Il était une fois l'autre vin du Jura...
Il était une fois en Suisse, dans le Jura, massif montagneux plissé franco-suisse et partie francophone de l'ancien évêché de Bâle initialement rattachée au canton de Berne. De peur d'être bernés par les germanophones, les Jurassiens ont regagné officiellement leur souveraineté en 1979 et abouti à la création du dernier-né des cantons de la Confédération Helvétique, celui du Jura, que d'aucuns verraient bien s'émanciper encore plus et redevenir l'antique Rauracie. Rare aussi à cette époque-là, cantonnée à une production artisanale et personnelle, la vigne va également se déployer sur les plus beaux coteaux du canton. Notamment à Montsevelier, grâce à l'initiative de Martin Buser.

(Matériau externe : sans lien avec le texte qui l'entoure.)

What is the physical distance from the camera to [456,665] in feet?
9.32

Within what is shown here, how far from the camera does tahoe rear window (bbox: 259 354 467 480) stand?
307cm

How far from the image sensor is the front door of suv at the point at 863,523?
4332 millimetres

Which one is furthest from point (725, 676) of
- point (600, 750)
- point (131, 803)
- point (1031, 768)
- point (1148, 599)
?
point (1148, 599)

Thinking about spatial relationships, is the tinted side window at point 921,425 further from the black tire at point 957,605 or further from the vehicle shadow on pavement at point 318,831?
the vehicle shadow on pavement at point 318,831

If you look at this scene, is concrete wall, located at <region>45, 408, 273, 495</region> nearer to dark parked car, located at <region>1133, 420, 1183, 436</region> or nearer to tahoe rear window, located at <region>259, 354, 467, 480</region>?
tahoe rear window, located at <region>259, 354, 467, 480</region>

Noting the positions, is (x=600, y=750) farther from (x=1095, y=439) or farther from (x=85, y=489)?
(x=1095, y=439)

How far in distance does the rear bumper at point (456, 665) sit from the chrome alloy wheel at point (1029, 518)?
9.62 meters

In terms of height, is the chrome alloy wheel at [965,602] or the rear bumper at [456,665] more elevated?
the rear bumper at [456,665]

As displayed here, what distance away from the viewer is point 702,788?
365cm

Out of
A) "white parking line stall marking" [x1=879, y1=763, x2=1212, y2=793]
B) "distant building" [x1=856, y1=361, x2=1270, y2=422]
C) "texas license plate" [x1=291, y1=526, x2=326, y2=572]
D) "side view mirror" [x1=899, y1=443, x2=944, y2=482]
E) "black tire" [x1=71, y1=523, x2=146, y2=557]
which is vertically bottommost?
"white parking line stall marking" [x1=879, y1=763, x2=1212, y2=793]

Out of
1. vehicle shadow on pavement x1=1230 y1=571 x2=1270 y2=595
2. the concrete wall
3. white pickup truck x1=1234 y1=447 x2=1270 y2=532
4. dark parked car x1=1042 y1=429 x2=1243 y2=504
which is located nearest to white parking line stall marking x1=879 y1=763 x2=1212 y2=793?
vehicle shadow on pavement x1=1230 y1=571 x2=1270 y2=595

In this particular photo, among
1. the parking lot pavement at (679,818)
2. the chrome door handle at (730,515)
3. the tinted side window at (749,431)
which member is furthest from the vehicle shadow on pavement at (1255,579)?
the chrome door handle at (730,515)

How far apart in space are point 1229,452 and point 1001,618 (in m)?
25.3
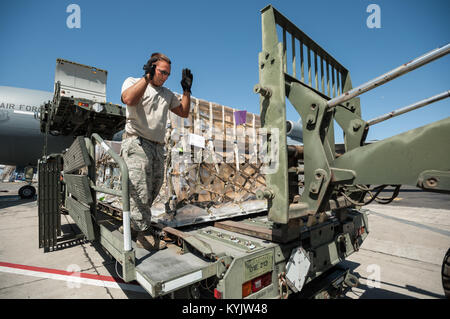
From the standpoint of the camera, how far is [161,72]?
7.99 ft

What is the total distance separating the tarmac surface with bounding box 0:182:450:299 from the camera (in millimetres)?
3037

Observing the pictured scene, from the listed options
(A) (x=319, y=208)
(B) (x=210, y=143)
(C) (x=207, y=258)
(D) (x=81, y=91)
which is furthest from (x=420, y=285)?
(D) (x=81, y=91)

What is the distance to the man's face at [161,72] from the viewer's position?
2.43m

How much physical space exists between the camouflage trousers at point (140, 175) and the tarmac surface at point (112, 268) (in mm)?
586

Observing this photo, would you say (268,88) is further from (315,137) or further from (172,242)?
(172,242)

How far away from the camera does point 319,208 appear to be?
2033 mm

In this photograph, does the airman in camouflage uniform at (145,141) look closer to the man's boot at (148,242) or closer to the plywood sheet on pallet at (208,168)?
the man's boot at (148,242)

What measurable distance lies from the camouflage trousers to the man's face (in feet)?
2.22

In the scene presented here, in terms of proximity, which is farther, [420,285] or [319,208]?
[420,285]

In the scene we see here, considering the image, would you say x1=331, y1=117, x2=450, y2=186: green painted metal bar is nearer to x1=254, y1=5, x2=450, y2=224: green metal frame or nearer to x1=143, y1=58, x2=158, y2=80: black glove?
x1=254, y1=5, x2=450, y2=224: green metal frame

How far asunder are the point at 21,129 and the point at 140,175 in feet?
48.1

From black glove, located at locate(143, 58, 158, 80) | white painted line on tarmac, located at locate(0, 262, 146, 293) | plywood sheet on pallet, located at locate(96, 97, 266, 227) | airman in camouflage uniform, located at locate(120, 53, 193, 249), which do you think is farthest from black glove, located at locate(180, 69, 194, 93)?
white painted line on tarmac, located at locate(0, 262, 146, 293)
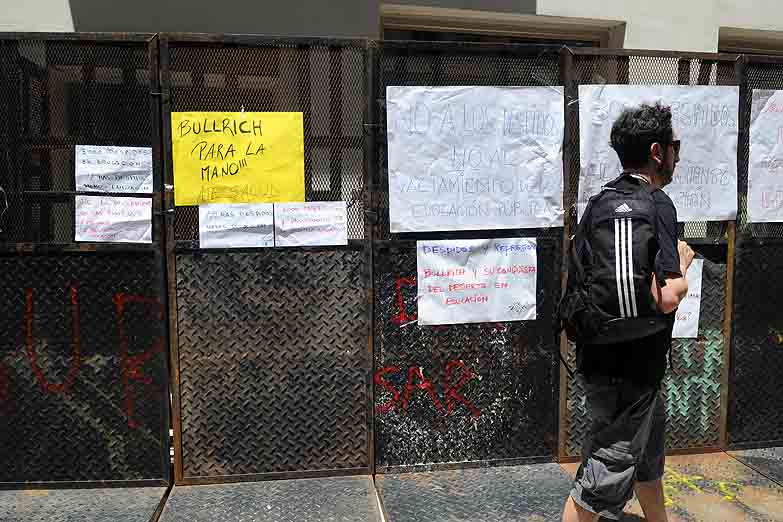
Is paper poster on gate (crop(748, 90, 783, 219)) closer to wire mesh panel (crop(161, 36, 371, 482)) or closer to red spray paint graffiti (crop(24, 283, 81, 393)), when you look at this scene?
wire mesh panel (crop(161, 36, 371, 482))

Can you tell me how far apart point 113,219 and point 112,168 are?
275mm

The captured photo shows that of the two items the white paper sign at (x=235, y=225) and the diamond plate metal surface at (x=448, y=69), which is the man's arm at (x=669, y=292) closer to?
the diamond plate metal surface at (x=448, y=69)

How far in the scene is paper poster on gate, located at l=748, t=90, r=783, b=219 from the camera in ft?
13.4

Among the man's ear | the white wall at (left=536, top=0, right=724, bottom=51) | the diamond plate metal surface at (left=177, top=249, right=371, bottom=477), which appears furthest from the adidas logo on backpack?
the white wall at (left=536, top=0, right=724, bottom=51)

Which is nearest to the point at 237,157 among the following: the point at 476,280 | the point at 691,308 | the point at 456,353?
the point at 476,280

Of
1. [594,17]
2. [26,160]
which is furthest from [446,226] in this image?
[594,17]

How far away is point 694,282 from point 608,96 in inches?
49.5

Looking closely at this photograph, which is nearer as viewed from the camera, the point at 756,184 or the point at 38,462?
the point at 38,462

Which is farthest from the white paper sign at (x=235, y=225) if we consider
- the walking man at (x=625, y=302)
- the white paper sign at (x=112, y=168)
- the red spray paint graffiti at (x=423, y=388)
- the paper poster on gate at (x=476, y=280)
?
the walking man at (x=625, y=302)

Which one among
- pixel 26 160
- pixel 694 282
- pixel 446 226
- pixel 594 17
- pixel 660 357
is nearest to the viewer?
pixel 660 357

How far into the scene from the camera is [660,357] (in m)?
2.86

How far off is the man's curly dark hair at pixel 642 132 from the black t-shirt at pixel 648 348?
12cm

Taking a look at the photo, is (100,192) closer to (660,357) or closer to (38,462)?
(38,462)

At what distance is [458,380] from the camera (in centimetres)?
391
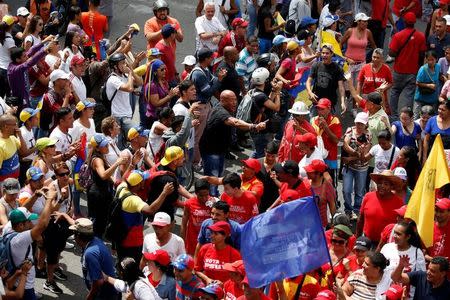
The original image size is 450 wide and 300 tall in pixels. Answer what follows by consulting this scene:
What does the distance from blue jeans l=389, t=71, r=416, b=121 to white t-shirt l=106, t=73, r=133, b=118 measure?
467cm

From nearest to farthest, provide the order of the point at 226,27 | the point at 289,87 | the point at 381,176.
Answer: the point at 381,176
the point at 289,87
the point at 226,27

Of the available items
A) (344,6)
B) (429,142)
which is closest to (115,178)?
(429,142)

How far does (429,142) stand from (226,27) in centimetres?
573

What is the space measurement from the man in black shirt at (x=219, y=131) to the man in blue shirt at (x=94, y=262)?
338cm

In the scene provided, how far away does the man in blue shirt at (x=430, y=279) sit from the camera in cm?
1041

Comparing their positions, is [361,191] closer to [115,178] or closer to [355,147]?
[355,147]

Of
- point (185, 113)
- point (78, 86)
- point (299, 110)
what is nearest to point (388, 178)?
point (299, 110)

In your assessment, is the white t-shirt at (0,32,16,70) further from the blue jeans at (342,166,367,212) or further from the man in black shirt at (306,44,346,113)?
the blue jeans at (342,166,367,212)

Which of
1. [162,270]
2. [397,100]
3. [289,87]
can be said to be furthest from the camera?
[397,100]

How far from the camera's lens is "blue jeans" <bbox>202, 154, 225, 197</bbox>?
1423 centimetres

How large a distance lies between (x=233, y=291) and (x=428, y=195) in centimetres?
233

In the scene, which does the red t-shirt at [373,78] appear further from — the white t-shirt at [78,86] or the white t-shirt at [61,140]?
the white t-shirt at [61,140]

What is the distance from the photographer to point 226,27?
741 inches

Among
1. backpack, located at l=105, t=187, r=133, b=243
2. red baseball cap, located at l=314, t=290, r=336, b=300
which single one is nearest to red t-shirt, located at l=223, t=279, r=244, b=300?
red baseball cap, located at l=314, t=290, r=336, b=300
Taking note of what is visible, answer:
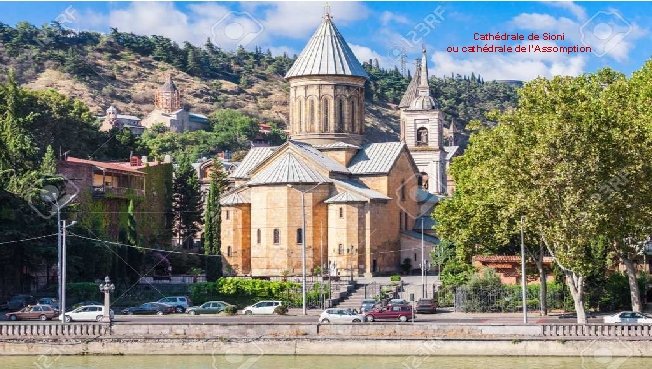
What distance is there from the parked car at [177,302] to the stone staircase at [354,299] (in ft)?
25.1

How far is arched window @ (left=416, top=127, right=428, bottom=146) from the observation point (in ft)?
367

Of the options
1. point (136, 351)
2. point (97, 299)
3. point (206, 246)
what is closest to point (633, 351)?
point (136, 351)

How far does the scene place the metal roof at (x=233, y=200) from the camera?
7069 cm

Il est encore loin le temps où les évêques de Porrentruy percevaient une dîme annuelle de 500 000 litres de vin, mais Martin Buser y travaille, en replantant notamment des cépages résistants qui lui permettent de tirer définitivement un trait sur les traitements chimiques. Solaris, saphira, cabernet cortis (plutôt que cabernet jura, incomplètement résistant), souvignier, colonisent ainsi les parchets, en plus du chasselas. Mais pas une once de savagnin, ce qui rend totalement improbable la confusion avec les vins du Jura français. Au total, chez la grosse poignée de vignerons jurassiens, une trentaine d'hectares, répartis sur les communes de Buis et Alle (là où il y a d'l'Ajoie!), Montsevelier, Vermes et Moutier.
Il était une fois à Moutier, commune du Jura bernois dont le rattachement au canton du Jura est imminent. Aurèle Morf, enfant du cru, n'était nullement destiné à devenir vigneron. Parti pour une année sabbatique autour du monde, Aurèle est stoppé dans son élan du côté du Sud-Ouest. Pas question pourtant de revenir "au Jura" si rapidement. Il cherche alors des petits boulots et se retrouve embauché à Maumusson chez Alain Brumont. Une première accroche avec la vigne et le métier de vigneron. De retour au pays, il se lance une première fois dans le vin, arrête, complète sa formation vini-viticole avant de se fixer définitivement en 2005 à Moutier, à la Cave Saint-Germain, d'où il rayonne dans une grande partie de la Suisse viticole, "au Tessin", "au Valais" et à Bevaix, vers Neuchâtel. Ouvrier tâcheron à la vigne, Aurèle se fait payer en raisin, les plus beaux, ce qui lui permet de vinifier chez lui, "au Jura", une gamme où le merlot du Tessin se taille la part du lion. Sur les coteaux neuchâtelois de Bevaix, il se fournit en cépages blancs qui lui permettent d'élaborer un joli vin sec, Lo Spigolo, assemblage de sauvignon, pinot blanc, chardonnay, doral et viognier, presque éclipsé par une super Luna nera mousseuse. "Au Valais", il travaille désormais une belle parcelle de gamay à Fully, au lieu-dit Buittonaz, une parcelle jouxtant celle de Marc Balzan, du domaine de Chèrouche. Il était une fois, le vin de Buittonaz... Et un conte qui se boit comme cette bouteille, on en redemande!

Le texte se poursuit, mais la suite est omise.